*TRAVAIL À FAIRE:*
Répondez à ces questions d'après l'entretien ci-dessous :
1. Quelle profession figure en tête des sources d'inspiration ?
2. Quels chapitres sont prévus dès le départ ?
3. Combien de temps peut durer une interruption de l'écriture ?

*DOCUMENT:*
====

Comment naissent vos histoires ? Quelles sont vos sources d’inspiration ?

J’ai plusieurs sources d’inspiration. Tout d’abord ma profession d’avocate pénaliste. Les nombreuses affaires criminelles dont j’ai eu à connaitre. Puis le parcours de ma famille, l’exode et la transmission. Enfin mon imagination. Parfois le mélange se fait entre une histoire criminelle et les sentiments de l’avocate. Ou bien entre mon histoire personnelle et celle de mes personnages. La mixtion des deux devient une fiction sur fond d’histoire vraie, de personnages ayant existé. L’écriture est au fond la continuation de ma profession d’avocate avec ses analyses, ses engagements, ses croyances, ses doutes, ses questionnements. Qu’est-ce que la justice ? Où est la vérité ? Quel est la place de la vie privée dans la vie publique ?

Comment bâtissez-vous vos récits ? Avez-vous une méthode ?

Je pars du vrai et je construis la fiction. Je poursuis le déroulement de l’histoire en laissant filer mon imagination dans le récit. Je bâtis le manuscrit à partir d’un personnage ou d’un thème central et je trace le fil d’une histoire. En principe, le livre se déroule comme la vie. De la naissance à la mort. Du prologue à l’épilogue. Je n’ai pas de méthode particulière. Je suis mon instinct. L’analyse des situations est ma source. Elle se construit autour des personnages qui évoluent à travers les évènements qu’ils rencontrent. Le récit « coule de source ». Il nourrit l’action comme l’eau d’une rivière s’infiltre dans la terre et la nourrit. Je prévois au départ uniquement le premier et le dernier chapitre dont le lien constitue le corps du manuscrit. Je m’appuie donc sur une histoire vraie, des personnages et des évènements ayant existé, pour construire une fiction.

Avez-vous des habitudes d’écriture ? Travaillez-vous dans le silence, la musique, sur ordinateur ou sur papier ?

Je n’ai pas de règles. Je peux écrire de nombreuses heures en oubliant de manger ou boire, parfois plusieurs journées de suite, puis m’interrompre un jour ou une semaine. Je relis ensuite et corrige tout ce que j’avais écrit précédemment et je poursuis mon écriture en suivant le fil de l’histoire.

====

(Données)
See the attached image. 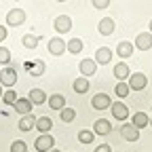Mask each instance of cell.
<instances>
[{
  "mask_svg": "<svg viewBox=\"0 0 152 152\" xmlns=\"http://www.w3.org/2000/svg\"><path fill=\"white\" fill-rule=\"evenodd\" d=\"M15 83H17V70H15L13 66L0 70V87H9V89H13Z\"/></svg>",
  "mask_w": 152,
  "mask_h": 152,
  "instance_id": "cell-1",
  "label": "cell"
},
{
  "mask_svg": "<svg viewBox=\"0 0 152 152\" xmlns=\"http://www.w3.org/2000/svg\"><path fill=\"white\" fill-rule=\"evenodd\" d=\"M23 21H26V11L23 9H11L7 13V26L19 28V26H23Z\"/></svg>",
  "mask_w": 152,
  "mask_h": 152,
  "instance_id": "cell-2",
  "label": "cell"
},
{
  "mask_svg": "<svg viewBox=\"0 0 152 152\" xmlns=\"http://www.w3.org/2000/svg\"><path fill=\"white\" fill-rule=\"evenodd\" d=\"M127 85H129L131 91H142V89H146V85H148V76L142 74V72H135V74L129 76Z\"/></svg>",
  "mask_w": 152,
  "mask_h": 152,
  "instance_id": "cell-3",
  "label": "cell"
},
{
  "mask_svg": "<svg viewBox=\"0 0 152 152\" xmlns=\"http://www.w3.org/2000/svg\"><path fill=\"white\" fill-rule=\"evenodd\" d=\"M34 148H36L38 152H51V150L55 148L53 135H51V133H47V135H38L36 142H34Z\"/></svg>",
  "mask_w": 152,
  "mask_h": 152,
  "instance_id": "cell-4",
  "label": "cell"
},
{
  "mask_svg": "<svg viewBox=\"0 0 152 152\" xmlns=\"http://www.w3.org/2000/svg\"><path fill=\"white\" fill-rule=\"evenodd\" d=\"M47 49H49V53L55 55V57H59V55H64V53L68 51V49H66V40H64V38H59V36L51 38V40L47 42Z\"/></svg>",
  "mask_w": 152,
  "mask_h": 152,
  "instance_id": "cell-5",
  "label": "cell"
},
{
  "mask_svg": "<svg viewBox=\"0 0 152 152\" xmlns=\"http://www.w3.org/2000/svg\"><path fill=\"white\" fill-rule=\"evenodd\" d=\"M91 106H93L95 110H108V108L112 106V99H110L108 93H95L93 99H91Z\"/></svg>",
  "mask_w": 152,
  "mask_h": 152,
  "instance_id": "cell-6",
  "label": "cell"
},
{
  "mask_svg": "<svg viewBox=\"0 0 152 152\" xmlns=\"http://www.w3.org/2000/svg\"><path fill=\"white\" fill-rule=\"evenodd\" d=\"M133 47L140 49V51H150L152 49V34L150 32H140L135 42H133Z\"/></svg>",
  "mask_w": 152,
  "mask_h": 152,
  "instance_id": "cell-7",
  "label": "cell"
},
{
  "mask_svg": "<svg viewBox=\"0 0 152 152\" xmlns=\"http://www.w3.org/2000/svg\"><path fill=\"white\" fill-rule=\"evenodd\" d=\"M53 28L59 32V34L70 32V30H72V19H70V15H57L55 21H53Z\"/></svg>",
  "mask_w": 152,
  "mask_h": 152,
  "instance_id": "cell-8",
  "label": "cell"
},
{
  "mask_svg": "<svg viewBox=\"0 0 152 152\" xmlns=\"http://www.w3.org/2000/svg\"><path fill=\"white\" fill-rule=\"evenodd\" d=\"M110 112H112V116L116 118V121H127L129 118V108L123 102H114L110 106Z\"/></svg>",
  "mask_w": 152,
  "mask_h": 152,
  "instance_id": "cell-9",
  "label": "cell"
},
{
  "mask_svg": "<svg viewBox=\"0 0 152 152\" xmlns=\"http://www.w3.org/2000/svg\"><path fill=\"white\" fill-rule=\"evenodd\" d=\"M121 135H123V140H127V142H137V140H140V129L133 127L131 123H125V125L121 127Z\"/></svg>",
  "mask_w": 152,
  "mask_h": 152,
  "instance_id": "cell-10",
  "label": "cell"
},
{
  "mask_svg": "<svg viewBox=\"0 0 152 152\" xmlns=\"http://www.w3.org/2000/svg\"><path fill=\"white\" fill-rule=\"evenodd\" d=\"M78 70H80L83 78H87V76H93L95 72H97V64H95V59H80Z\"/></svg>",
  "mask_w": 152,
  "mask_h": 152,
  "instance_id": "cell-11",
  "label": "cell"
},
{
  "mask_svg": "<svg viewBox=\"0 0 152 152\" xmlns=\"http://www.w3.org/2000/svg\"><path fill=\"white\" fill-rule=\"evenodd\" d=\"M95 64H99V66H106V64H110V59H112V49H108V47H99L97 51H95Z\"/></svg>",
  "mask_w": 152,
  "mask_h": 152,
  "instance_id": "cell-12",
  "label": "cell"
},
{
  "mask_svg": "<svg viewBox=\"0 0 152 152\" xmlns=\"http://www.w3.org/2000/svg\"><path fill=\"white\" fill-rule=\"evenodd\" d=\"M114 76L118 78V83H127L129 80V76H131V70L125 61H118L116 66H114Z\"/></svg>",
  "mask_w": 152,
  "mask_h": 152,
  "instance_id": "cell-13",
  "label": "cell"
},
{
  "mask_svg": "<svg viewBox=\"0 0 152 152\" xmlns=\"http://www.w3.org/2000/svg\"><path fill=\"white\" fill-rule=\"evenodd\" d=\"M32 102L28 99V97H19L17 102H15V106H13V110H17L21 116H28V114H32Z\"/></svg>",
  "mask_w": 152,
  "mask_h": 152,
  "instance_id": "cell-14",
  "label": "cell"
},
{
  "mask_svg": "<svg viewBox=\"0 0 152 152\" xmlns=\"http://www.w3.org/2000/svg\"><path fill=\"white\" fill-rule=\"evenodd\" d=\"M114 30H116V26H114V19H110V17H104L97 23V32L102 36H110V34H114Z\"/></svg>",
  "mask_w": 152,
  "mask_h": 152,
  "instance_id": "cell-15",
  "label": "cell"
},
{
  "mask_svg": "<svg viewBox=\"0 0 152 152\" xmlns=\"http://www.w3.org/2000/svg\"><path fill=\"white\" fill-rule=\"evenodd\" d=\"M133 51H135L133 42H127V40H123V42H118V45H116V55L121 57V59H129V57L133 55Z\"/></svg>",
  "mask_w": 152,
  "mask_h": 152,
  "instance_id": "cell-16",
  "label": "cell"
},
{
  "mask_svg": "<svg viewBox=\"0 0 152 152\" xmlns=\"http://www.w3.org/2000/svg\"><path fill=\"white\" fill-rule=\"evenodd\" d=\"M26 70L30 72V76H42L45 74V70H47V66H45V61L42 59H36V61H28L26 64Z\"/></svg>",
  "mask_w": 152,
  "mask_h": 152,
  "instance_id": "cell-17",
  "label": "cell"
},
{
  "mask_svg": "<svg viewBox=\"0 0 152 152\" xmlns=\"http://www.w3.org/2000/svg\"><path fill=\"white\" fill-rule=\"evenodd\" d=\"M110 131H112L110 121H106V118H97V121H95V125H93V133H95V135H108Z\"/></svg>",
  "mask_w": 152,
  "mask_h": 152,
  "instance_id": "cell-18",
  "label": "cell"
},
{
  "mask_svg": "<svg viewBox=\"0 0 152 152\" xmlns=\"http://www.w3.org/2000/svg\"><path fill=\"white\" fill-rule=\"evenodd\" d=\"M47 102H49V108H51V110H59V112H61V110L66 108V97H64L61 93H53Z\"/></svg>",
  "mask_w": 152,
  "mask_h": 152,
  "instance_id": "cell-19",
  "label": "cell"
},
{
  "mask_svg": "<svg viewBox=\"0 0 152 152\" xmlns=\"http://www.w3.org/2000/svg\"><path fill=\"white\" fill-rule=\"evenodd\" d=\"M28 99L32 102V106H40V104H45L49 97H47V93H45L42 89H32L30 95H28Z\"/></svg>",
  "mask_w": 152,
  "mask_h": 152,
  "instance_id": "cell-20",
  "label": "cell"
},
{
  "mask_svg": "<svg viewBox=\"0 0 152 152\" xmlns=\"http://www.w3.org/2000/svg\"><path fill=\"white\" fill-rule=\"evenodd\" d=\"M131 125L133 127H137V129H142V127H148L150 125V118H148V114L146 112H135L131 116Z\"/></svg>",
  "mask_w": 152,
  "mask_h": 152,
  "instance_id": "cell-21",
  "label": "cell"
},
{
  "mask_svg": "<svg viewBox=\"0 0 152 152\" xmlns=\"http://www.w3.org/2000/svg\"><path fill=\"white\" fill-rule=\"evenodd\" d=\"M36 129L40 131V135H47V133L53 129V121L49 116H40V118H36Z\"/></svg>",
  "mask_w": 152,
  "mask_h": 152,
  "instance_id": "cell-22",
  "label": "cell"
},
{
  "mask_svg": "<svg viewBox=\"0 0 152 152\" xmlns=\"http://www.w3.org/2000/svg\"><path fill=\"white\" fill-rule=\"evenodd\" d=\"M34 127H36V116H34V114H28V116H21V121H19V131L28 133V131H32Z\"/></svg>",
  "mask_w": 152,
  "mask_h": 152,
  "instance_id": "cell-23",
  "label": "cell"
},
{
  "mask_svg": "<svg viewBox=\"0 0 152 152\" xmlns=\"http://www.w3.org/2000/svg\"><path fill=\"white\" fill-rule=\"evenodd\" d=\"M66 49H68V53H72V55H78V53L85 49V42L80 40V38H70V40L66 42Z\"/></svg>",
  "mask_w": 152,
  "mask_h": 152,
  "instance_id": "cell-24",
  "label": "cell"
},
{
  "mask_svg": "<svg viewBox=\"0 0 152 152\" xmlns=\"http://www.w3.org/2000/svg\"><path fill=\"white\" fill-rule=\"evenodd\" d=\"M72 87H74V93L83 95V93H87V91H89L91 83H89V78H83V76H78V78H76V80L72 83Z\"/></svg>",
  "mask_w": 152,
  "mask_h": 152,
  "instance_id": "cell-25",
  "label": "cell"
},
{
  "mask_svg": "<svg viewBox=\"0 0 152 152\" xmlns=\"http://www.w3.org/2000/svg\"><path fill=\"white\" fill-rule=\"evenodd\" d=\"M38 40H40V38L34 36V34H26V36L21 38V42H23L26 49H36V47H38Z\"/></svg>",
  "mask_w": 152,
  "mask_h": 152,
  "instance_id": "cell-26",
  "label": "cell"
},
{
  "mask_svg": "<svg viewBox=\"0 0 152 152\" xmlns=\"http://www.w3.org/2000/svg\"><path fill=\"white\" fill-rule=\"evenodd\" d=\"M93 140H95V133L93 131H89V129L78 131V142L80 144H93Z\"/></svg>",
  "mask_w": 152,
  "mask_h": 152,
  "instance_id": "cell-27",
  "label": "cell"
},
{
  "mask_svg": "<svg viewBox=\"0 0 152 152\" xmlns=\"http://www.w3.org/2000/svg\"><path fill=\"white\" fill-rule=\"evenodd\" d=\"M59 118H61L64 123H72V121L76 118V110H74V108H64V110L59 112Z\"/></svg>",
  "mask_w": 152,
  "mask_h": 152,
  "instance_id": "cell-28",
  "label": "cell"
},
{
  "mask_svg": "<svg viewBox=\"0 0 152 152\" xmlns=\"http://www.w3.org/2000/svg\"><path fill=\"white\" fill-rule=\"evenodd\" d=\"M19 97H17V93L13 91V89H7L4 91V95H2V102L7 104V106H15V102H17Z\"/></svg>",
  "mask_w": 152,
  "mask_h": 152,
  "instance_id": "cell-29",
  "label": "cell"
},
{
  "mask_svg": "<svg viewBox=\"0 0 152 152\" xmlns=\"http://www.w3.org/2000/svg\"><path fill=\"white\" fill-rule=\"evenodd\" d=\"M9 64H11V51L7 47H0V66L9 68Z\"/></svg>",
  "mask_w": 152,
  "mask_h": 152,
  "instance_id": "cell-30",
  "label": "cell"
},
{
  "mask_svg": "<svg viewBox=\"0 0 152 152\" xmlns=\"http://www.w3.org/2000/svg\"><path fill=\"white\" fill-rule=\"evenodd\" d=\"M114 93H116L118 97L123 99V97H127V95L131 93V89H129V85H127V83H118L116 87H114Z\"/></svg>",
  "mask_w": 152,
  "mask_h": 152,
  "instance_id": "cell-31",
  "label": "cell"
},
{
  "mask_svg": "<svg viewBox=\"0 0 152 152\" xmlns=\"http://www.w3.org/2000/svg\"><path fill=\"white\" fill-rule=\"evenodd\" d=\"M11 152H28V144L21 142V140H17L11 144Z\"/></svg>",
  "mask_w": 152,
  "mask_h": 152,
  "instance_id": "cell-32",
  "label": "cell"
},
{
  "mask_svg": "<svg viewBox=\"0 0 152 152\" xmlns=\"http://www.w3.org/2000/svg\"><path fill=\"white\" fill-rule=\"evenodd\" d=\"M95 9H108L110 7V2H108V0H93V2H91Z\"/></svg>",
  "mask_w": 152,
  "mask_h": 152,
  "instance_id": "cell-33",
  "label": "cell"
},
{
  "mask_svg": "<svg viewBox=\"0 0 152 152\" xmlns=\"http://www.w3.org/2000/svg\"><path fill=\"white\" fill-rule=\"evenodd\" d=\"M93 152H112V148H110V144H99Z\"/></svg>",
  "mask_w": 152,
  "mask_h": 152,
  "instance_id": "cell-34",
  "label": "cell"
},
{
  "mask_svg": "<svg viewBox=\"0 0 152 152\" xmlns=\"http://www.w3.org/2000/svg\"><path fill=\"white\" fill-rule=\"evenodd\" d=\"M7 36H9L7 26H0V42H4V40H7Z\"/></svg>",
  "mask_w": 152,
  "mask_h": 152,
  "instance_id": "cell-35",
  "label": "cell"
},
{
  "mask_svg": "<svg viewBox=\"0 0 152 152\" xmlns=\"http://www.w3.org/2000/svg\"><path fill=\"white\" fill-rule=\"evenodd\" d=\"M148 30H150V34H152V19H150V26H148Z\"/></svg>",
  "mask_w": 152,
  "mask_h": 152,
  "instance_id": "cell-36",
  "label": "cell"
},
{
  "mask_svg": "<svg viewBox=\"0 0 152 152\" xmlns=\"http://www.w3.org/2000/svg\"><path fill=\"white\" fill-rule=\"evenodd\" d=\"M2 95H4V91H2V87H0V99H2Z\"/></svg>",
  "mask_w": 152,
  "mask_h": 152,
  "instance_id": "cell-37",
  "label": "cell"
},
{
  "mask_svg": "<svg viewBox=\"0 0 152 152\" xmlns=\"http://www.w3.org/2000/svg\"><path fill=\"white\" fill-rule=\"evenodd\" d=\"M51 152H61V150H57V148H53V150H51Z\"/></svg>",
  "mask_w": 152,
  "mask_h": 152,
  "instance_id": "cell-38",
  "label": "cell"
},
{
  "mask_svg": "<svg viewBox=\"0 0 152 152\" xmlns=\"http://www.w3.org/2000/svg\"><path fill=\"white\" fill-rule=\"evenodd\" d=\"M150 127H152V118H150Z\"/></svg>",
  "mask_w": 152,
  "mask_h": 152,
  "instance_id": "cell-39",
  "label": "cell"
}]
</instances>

====

*RÉSULTAT FINAL:*
1. La profession d'avocate pénaliste.
2. Le premier et le dernier chapitre.
3. Un jour ou une semaine.